== Records to use ==

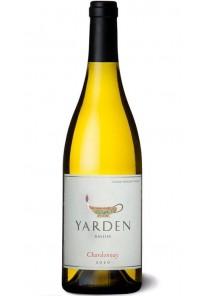 Chardonnay Yarden 2018  0,75 lt.
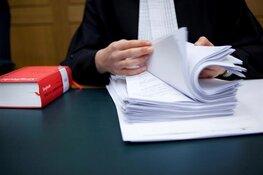 20 jaar celstraf en TBS geëist voor dodelijke schietpartij Nieuwe Binnenweg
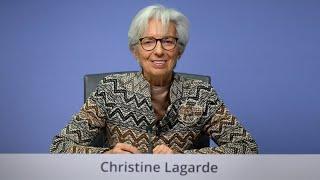 BCE: diretta streaming conferenza stampa Christine Lagarde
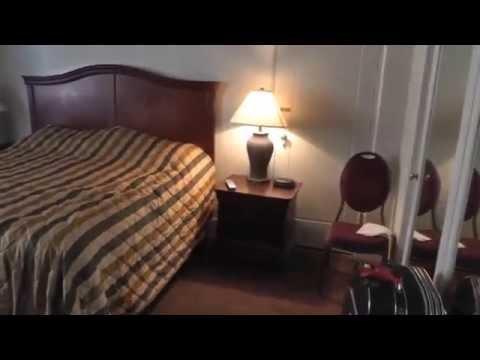 Hotel Pennsylvania,Room Penn 5000 Club King,New York,Manhatten,2014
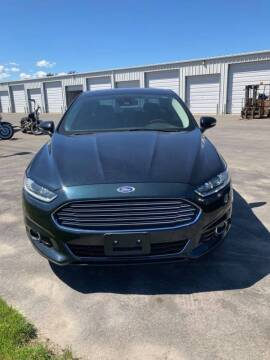 2014 Ford Fusion for sale at Atlas Automotive Sales in Hayden ID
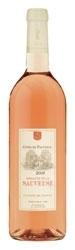 Domaine De La Sauveuse Cuvée Carolle Rosé 2008, Ac Côtes De Provence Bottle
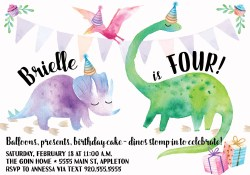 Small Of Dinosaur Birthday Invitations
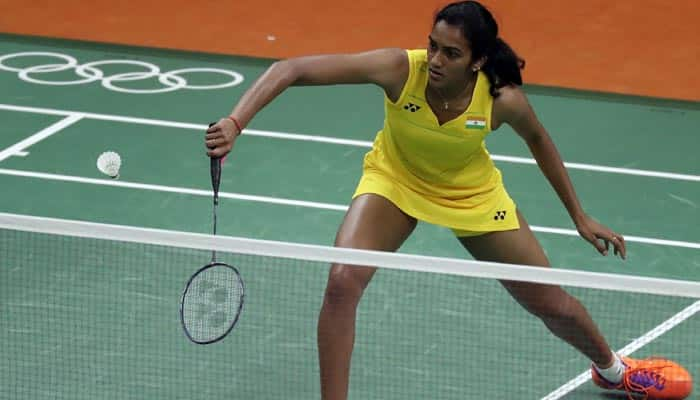 PV Sindhu top searched Indian athlete in Google India
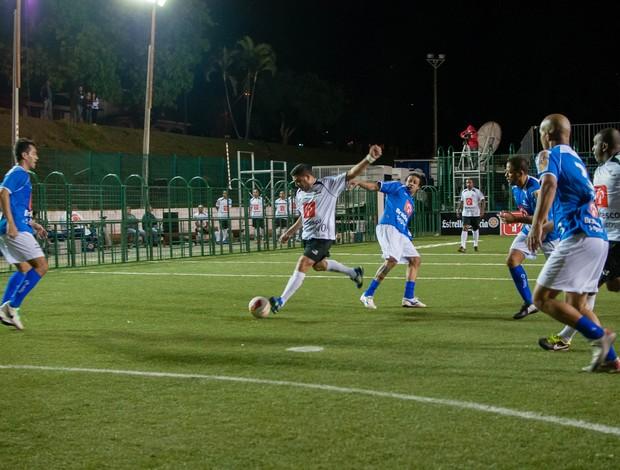 Souza Corinthians Cruzeiro Brasileiro showbol (Foto: Luiz Carlos Quadro Jr/Divulgação)
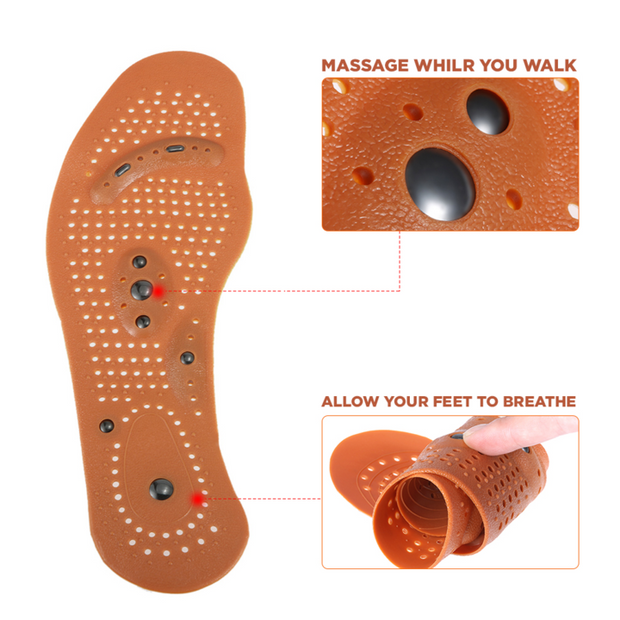 Magnetic Acupressure Insoles - Nextelect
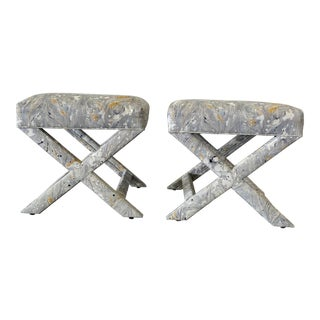 1980s X Frame Ottoman Stools - a Pair For Sale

== Instructions to follow ==
Without the pictures, write out the listing exactly as it appears above.

== Exercise solution ==
 Chardonnay Yarden 2018  0,75 lt.
 20 jaar celstraf en TBS geëist voor dodelijke schietpartij Nieuwe Binnenweg
 BCE: diretta streaming conferenza stampa Christine Lagarde
 Hotel Pennsylvania,Room Penn 5000 Club King,New York,Manhatten,2014
 2014 Ford Fusion for sale at Atlas Automotive Sales in Hayden ID
 Domaine De La Sauveuse Cuvée Carolle Rosé 2008, Ac Côtes De Provence Bottle
 Small Of Dinosaur Birthday Invitations
 PV Sindhu top searched Indian athlete in Google India
 Souza Corinthians Cruzeiro Brasileiro showbol (Foto: Luiz Carlos Quadro Jr/Divulgação)
 Magnetic Acupressure Insoles - Nextelect
 1980s X Frame Ottoman Stools - a Pair For Sale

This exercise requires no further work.